I spoke to a small group of science educators the other day about the diminishing role payed by media gatekeepers — which made it more necessary for communicators such as themselves to publish directly to whatever audiences they would like to reach. That is no revelation to anyone who has paid attention to the changes taking place in the mediascape. But of the three dozen communications professionals meeting at the American Chemical Society’s national meeting in San Francisco, only one or two nodded when I mentioned the Attention Economy. For the rest it seemed like a novel idea to say that when everyone can produce media, attention becomes scare. How do niche topics like chemistry find an audeince?
I’m afraid I gave less prescriptive help than the listeners might have liked because I don’t know how important topics will filter out into public conversation. And the listeners caught that immediately. They were familiar with the challenge of placing — or rather trying to place — stories of scientific importance into popular media. They seemed to sense that, to the that extent Internet media depend totally on advertising support, new media will be more friendly to light content than to heavy fare.
I spoke immediately after chemist and writer John Borchardt and it was a fortunate placement because my thoughts followed directly from some of his comments. At one point I recall him saying that he was writing ever shorter articles because so much of what he produced was destined for an online readership where people seem to have less patience for long essays. He said something to the effect: that several years ago he couldn’t have imagined that he could write something meaningful about science in 350 or 400 words — but nowadays he was doing that more often.

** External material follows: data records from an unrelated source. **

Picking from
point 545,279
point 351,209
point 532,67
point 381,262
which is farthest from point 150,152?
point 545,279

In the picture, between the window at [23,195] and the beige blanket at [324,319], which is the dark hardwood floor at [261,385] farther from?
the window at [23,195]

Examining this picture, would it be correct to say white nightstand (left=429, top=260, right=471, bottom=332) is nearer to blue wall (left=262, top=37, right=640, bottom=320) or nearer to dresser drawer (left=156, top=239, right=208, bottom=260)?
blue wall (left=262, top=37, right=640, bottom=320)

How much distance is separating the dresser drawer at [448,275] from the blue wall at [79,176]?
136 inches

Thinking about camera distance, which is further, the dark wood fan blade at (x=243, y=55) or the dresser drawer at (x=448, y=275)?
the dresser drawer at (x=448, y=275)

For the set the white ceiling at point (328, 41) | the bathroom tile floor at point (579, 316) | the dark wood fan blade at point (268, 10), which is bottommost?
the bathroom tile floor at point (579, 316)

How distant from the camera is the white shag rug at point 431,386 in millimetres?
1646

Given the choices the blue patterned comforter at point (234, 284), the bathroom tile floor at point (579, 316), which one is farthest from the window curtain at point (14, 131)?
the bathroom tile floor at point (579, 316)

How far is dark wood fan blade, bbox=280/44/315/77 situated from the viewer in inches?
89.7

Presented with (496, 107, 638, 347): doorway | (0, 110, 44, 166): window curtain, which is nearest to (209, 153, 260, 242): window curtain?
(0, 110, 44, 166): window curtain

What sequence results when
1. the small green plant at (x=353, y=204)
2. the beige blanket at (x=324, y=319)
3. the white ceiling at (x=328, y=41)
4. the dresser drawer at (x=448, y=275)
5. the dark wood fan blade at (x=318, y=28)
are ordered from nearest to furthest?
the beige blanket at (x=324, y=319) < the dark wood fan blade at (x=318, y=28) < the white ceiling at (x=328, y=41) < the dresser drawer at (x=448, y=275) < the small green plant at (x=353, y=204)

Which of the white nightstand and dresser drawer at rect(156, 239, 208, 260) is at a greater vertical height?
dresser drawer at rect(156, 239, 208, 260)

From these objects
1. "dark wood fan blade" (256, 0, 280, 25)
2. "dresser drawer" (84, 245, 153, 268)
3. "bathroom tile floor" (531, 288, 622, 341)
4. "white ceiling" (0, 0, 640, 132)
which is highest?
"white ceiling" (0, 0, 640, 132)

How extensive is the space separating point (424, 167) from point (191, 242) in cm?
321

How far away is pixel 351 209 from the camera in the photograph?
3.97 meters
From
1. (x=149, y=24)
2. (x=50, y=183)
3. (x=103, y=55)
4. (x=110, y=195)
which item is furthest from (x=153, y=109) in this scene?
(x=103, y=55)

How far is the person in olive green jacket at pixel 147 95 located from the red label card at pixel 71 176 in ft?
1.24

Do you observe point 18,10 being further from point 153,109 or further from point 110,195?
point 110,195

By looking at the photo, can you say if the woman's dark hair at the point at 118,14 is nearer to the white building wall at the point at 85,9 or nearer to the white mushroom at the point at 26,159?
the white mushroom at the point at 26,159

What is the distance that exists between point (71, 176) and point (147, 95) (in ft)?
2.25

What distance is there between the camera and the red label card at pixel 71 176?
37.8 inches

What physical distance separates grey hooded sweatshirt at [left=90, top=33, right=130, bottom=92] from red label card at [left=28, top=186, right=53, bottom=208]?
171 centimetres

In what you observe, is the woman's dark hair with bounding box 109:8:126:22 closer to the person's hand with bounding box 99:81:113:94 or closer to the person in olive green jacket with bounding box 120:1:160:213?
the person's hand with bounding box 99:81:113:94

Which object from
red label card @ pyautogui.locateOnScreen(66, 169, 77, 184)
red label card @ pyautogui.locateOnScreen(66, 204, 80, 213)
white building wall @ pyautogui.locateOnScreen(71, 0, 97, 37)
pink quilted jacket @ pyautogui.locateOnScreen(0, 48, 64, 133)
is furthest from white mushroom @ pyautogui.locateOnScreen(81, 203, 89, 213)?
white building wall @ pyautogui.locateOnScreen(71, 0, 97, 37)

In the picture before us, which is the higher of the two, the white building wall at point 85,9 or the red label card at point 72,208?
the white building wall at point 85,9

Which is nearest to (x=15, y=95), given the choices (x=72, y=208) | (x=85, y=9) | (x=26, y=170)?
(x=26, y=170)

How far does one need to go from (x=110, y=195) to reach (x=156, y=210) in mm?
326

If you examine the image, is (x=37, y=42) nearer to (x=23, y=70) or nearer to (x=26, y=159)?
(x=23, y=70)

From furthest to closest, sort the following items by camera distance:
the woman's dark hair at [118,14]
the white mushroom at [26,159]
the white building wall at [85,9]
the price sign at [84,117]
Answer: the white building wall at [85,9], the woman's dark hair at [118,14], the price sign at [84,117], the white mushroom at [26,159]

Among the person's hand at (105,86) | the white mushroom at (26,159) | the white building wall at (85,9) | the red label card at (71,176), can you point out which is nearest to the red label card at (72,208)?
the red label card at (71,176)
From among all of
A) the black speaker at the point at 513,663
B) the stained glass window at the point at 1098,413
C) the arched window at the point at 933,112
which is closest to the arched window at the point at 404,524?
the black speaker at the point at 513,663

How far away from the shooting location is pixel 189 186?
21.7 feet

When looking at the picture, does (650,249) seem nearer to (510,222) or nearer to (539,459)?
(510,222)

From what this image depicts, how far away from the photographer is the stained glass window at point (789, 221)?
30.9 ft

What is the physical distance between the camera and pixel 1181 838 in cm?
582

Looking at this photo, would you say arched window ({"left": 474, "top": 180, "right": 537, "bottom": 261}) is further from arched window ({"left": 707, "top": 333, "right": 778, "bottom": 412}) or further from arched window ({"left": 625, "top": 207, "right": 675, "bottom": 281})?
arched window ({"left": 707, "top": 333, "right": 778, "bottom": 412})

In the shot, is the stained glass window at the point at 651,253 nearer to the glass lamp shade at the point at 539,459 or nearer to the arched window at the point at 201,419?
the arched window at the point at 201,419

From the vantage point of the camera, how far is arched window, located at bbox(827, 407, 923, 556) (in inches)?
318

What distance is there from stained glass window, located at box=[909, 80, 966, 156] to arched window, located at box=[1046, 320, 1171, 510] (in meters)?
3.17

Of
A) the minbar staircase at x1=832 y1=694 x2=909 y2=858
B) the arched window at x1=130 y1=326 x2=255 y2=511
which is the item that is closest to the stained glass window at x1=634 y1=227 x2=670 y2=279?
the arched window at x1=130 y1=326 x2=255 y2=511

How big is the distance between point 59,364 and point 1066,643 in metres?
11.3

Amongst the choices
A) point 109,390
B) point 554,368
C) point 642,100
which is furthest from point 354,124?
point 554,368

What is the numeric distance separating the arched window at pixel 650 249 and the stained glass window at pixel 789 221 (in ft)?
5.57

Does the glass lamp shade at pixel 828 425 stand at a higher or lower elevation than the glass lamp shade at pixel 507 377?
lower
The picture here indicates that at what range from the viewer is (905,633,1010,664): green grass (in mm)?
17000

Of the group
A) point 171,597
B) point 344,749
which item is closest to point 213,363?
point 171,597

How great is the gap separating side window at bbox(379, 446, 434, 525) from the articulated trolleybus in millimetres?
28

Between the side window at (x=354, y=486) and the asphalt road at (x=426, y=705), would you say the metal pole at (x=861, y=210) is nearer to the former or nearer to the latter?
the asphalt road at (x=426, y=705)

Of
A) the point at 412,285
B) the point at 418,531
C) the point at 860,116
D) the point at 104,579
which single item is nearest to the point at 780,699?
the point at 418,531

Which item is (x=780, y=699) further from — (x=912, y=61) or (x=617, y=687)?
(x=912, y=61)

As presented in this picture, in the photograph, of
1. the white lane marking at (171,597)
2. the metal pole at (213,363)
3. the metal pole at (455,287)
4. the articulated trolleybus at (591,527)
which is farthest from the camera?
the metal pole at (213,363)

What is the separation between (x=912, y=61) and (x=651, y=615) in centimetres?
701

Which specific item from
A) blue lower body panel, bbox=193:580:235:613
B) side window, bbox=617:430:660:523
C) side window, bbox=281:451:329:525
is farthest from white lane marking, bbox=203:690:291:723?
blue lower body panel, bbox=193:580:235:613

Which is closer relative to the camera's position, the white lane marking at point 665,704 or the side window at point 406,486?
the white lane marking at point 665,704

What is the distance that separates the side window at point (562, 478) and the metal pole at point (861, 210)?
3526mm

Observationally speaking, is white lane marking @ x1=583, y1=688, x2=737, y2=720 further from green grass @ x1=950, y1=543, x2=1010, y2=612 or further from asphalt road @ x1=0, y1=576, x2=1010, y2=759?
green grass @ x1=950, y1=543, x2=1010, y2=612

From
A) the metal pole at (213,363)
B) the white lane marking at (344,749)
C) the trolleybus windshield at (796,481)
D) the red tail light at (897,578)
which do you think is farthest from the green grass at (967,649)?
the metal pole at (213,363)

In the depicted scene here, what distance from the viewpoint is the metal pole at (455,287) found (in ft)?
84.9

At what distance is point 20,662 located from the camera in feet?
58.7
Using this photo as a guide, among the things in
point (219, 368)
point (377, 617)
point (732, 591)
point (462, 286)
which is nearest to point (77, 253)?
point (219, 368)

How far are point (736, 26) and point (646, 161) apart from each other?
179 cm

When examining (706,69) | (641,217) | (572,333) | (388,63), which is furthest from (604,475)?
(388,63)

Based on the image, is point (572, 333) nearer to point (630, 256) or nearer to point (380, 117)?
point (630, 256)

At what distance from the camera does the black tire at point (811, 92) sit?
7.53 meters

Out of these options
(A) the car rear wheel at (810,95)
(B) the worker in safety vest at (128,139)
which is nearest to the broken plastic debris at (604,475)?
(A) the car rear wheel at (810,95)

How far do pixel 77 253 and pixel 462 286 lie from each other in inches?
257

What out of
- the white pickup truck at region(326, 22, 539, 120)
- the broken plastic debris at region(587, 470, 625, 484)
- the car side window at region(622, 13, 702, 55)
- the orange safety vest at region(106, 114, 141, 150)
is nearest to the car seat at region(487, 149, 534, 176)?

I wish I’d thought of it yesterday, when I could have shared the strategy with these puzzled science lovers, but this morning it occurs to me that publishers of serious stuff might take a page from political communicators. They’re the masters at trying to get people’s attention to wonkish stuff. Back when I was in the typesetting and publishing business I did a lot of work for a political organizer named Jim Alford (I’ve lost touch with him but maybe this will filter out to him). In designing brochures and similar campaign material, Jim told me a rule he followed that might work for all communicators. It was the 3-30-3 rule and it was Jim’s short hand for how people processed political direct mail. Most people took 3 seconds to throw it out. Some spent 30 seconds reviewing it and then tossed the mailer. And a small fraction spent the three minutes that might have been required to read the piece in its entirety, see who sent it and make a reasoned judgment.
In the science setting perhaps this means a three-tiered release. Something very short and almost bumper-sticker like; perhaps a nifty slogan and a piece of art or an animation. This is the viral porion of the message, something that people might email each other. The second stage would be a longer and more formal release that would give the gist of the development. The third stage, for the truly interested, might be the scientific paper that represented the peer-reviewed version of the scientist’s work, perhaps collected together with enough background to give the interested layperson a chance to grasp the paper.
I suspect this is not an original idea and that I’ve seen multi-stage releases of this sort. But I’ll try to reach Borchardt and pass it on. He appears to be a regular with ACS and may be able to disseminate this if he thinks it useful.